Zimbabwe, Bitcoin, Cash, Banks, Hyperinflation
A recent survey by The Zimbabwe Standard has shown that a number of banks in the central business district of the country’s capital, Harare, has long queues to withdraw cash with others running out of cash by midday.
This demand for cash is fuelled by a lack of trust in an impending introduction of bond notes by the apex Reserve Bank of Zimbabwe.
Although its governor John Mangudya says the bond notes would not happen within two months, the latest development better highlights the growing need for a cryptocurrency like Bitcoin as a dependable option for users.
This lingering cash crisis and its attendant challenges have reportedly drawn the attention of illegal foreign exchange dealers into the country to do fast business. In other cases, some bank staff allegedly take the advantage to charge clients up to 10% ‘commission’ on electronic transfers to the accounts of money changers in return for hard cash.
The main contention surrounds whether money deposited in banks would have the same value it deserves once the financial institutions will start giving bond notes.
This skepticism hanging on investing in the bond notes had been worsened by a former finance minister’s claim that the government is trying to introduce bond notes with the aim of bringing back the rejected Zimbabwe dollar through the back door.
Tendai Biti said reintroducing the Zimdollar will be a disaster because it could be over-printed again leading to a broad money supply over the country’s GDP to make too much money chasing too few goods and ending up being dysfunctional.
When it was in use, the Zimbabwean dollar denominations rose to have a 100 trillion dollar bill becoming the note with the most zeroes of any legal tender in recorded history.

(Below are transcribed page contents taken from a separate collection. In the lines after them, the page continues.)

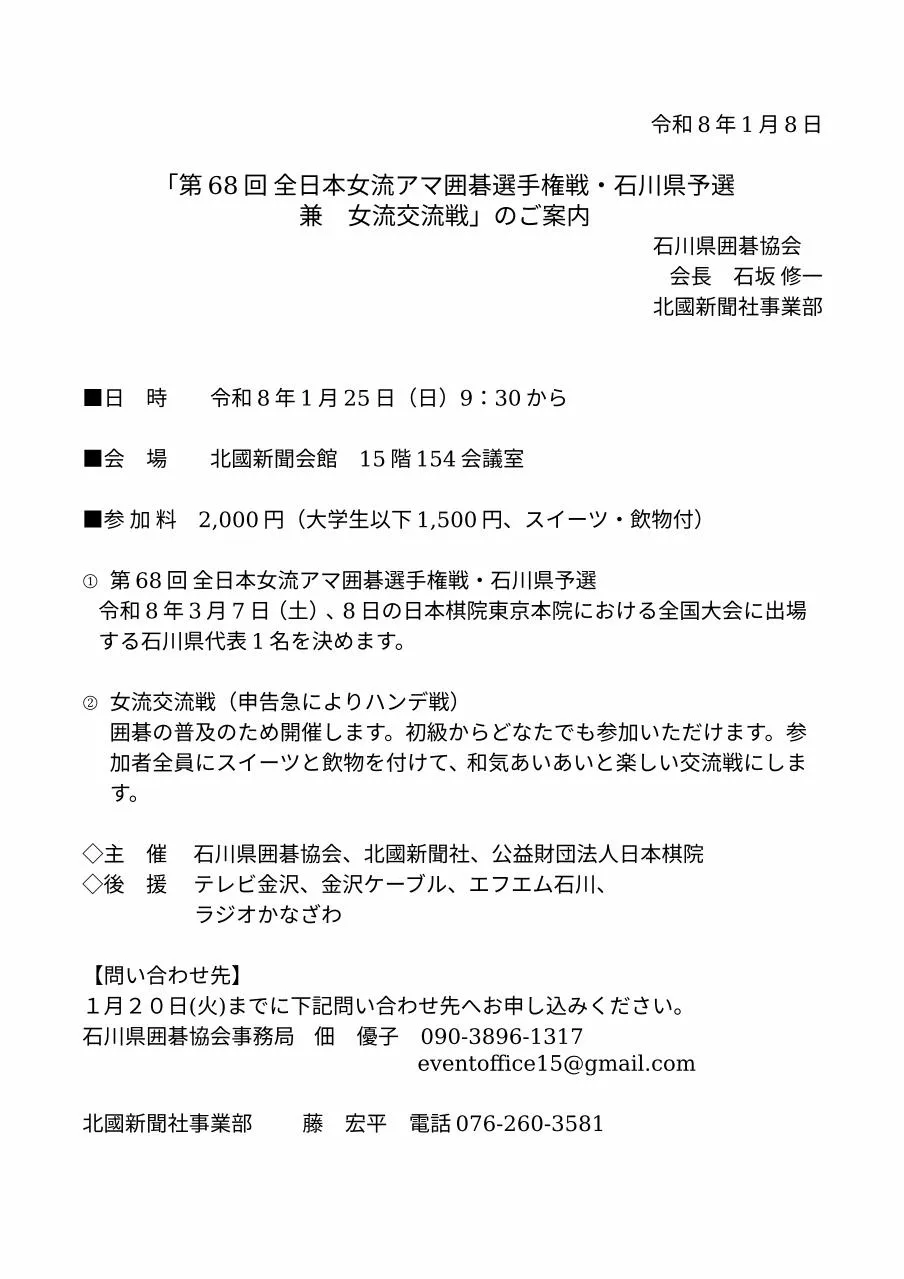 令和８年１月８日

「第68回全日本女流アマ囲碁選手権戦・石川県予選
兼　女流交流戦」のご案内

石川県囲碁協会
会長　石坂修一
北國新聞社事業部

■日　時　令和８年１月25日（日）9：30から

■会　場　北國新聞会館　15階154会議室

■参加料　2,000円（大学生以下1,500円、スイーツ・飲物付）

① 第68回全日本女流アマ囲碁選手権戦・石川県予選
令和８年３月７日（土）、８日の日本棋院東京本院における全国大会に出場する石川県代表１名を決めます。

② 女流交流戦（申告急によりハンデ戦）
囲碁の普及のため開催します。初級からどなたでも参加いただけます。参加者全員にスイーツと飲物を付けて、和気あいあいと楽しい交流戦にします。

◇主　催　石川県囲碁協会、北國新聞社、公益財団法人日本棋院
◇後　援　テレビ金沢、金沢ケーブル、エフエム石川、
ラジオかなざわ

【問い合わせ先】
１月２０日(火)までに下記問い合わせ先へお申し込みください。
石川県囲碁協会事務局　佃　優子　090-3896-1317
eventoffice15@gmail.com

北國新聞社事業部　藤　宏平　電話076-260-3581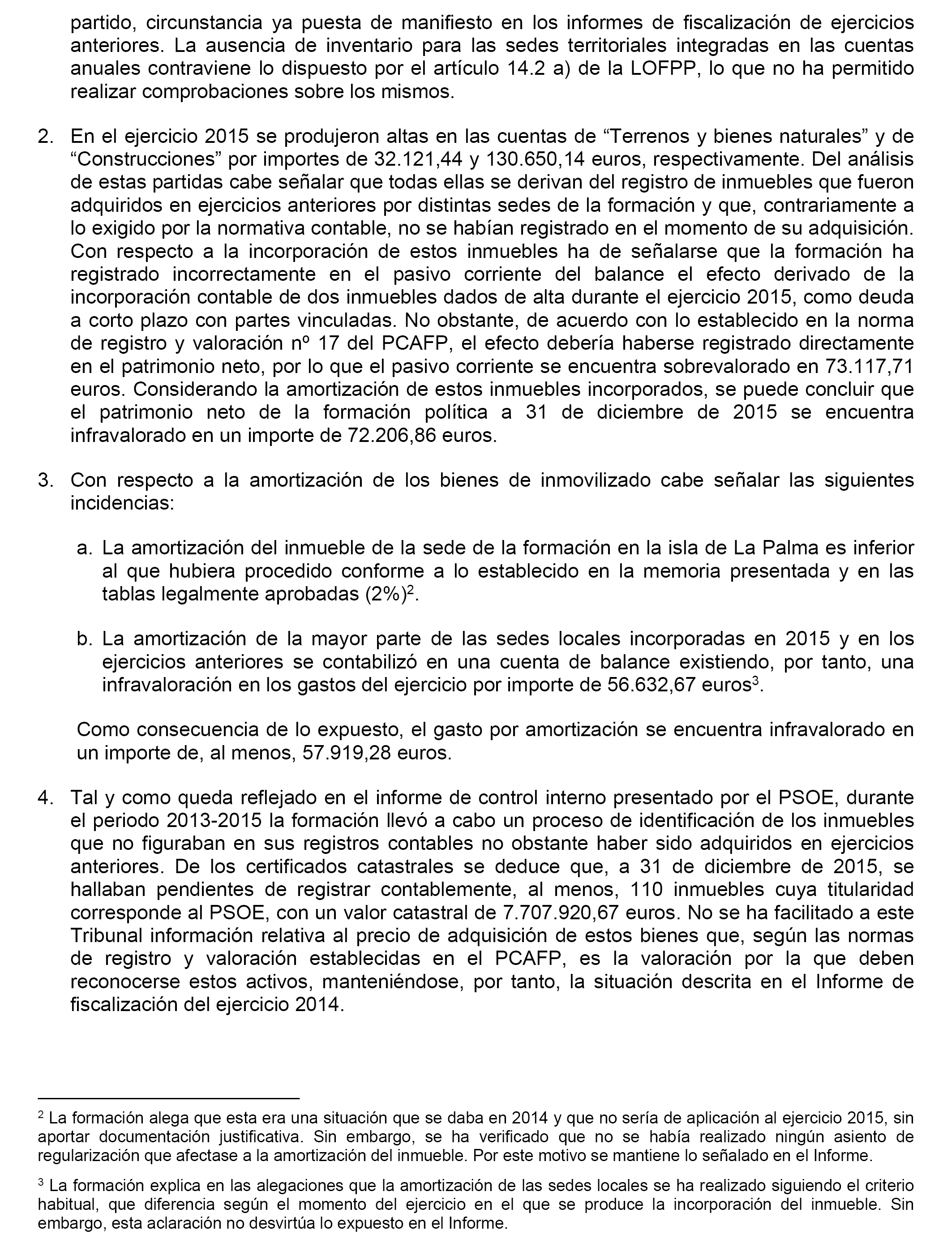 partido, circunstancia ya puesta de manifiesto en los informes de fiscalización de ejercicios anteriores. La ausencia de inventario para las sedes territoriales integradas en las cuentas anuales contraviene lo dispuesto por el artículo 14.2 a) de la LOFPP, lo que no ha permitido realizar comprobaciones sobre los mismos.

2. En el ejercicio 2015 se produjeron altas en las cuentas de “Terrenos y bienes naturales” y de “Construcciones” por importes de 32.121,44 y 130.650,14 euros, respectivamente. Del análisis de estas partidas cabe señalar que todas ellas se derivan del registro de inmuebles que fueron adquiridos en ejercicios anteriores por distintas sedes de la formación y que, contrariamente a lo exigido por la normativa contable, no se habían registrado en el momento de su adquisición. Con respecto a la incorporación de estos inmuebles ha de señalarse que la formación ha registrado incorrectamente en el pasivo corriente del balance el efecto derivado de la incorporación contable de dos inmuebles dados de alta durante el ejercicio 2015, como deuda a corto plazo con partes vinculadas. No obstante, de acuerdo con lo establecido en la norma de registro y valoración nº 17 del PCAFP, el efecto debería haberse registrado directamente en el patrimonio neto, por lo que el pasivo corriente se encuentra sobrevalorado en 73.117,71 euros. Considerando la amortización de estos inmuebles incorporados, se puede concluir que el patrimonio neto de la formación política a 31 de diciembre de 2015 se encuentra infravalorado en un importe de 72.206,86 euros.

3. Con respecto a la amortización de los bienes de inmovilizado cabe señalar las siguientes incidencias:

a. La amortización del inmueble de la sede de la formación en la isla de La Palma es inferior al que hubiera procedido conforme a lo establecido en la memoria presentada y en las tablas legalmente aprobadas (2%)$^2$.

b. La amortización de la mayor parte de las sedes locales incorporadas en 2015 y en los ejercicios anteriores se contabilizó en una cuenta de balance existiendo, por tanto, una infravaloración en los gastos del ejercicio por importe de 56.632,67 euros$^3$.

Como consecuencia de lo expuesto, el gasto por amortización se encuentra infravalorado en un importe de, al menos, 57.919,28 euros.

4. Tal y como queda reflejado en el informe de control interno presentado por el PSOE, durante el periodo 2013-2015 la formación llevó a cabo un proceso de identificación de los inmuebles que no figuraban en sus registros contables no obstante haber sido adquiridos en ejercicios anteriores. De los certificados catastrales se deduce que, a 31 de diciembre de 2015, se hallaban pendientes de registrar contablemente, al menos, 110 inmuebles cuya titularidad corresponde al PSOE, con un valor catastral de 7.707.920,67 euros. No se ha facilitado a este Tribunal información relativa al precio de adquisición de estos bienes que, según las normas de registro y valoración establecidas en el PCAFP, es la valoración por la que deben reconocerse estos activos, manteniéndose, por tanto, la situación descrita en el Informe de fiscalización del ejercicio 2014.

$^2$ La formación alega que esta era una situación que se daba en 2014 y que no sería de aplicación al ejercicio 2015, sin aportar documentación justificativa. Sin embargo, se ha verificado que no se había realizado ningún asiento de regularización que afectase a la amortización del inmueble. Por este motivo se mantiene lo señalado en el Informe.

$^3$ La formación explica en las alegaciones que la amortización de las sedes locales se ha realizado siguiendo el criterio habitual, que diferencia según el momento del ejercicio en el que se produce la incorporación del inmueble. Sin embargo, esta aclaración no desvirtúa lo expuesto en el Informe.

The bills, which still auctions on eBay, circulated for a few months in 2009 when the country experienced one of the toughest hyperinflation in history with US$1 changing for trillions of Zimdollar.

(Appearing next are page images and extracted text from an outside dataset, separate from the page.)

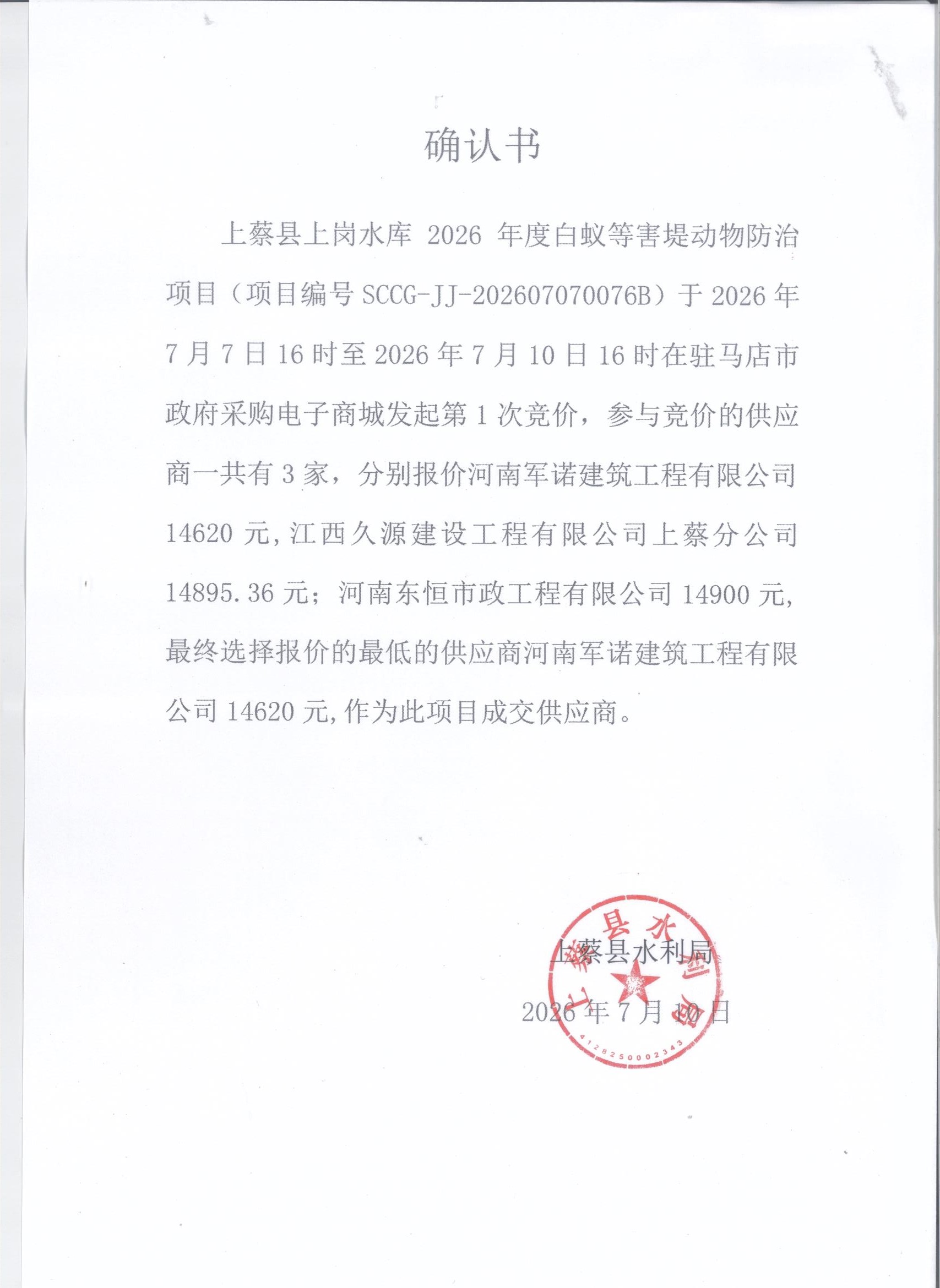 确认书

上蔡县上岗水库 2026 年度白蚁等害堤动物防治项目（项目编号 SCCG-JJ-202607070076B）于 2026 年 7 月 7 日 16 时至 2026 年 7 月 10 日 16 时在驻马店市政府采购电子商城发起第 1 次竞价，参与竞价的供应商一共有 3 家，分别报价河南军诺建筑工程有限公司 14620 元，江西久源建设工程有限公司上蔡分公司 14895.36 元；河南东恒市政工程有限公司 14900 元，最终选择报价的最低的供应商河南军诺建筑工程有限公司 14620 元，作为此项目成交供应商。

上蔡县水利局
2026 年 7 月 10 日

上蔡县水利局
4128250002343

The currency was eventually abandoned in favour of the South African rand, the US dollar and several other foreign currencies.
Whether Bitcoin would be a better option for the southern African state of Zimbabwe to adopt as an alternative method of payment or not has triggered an online discussion of late. The discussion is still ongoing and would possibly create greater awareness about the need to adopt Bitcoin for better safekeeping or for other profitable use.
A piece by L.S.M Kabweza suggested that reliance on Bitcoin helps with Zimbabwe’s trust problem. In a forum where there have been talks about making a hedge investment using Bitcoins, there were diverse views with suggestions of various forms of investments. However, the most prevalent consensus in view comes with buying Bitcoins itself as a safe investment.
Going back a month earlier, the Editorial Director at The South African Investor tried to answer the question: ‘Should you be investing in Bitcoin?’
Aiden Sookdin writes:
“Bitcoin operates in the digital world. Because of this, you, the user, have more control over your money. This is the first time ever, that the user controls the financial system. That in itself is a huge deal. It gives you the opportunity to drive a change in our social fabric.”
Gil Luria of Wedbush Securities who covers e-commerce and payments also says that Bitcoin has taken on a similar role to gold, hence could appeal to a coinciding demographic of investors “since both may be used as an alternative when investors lose faith in traditional asset classes".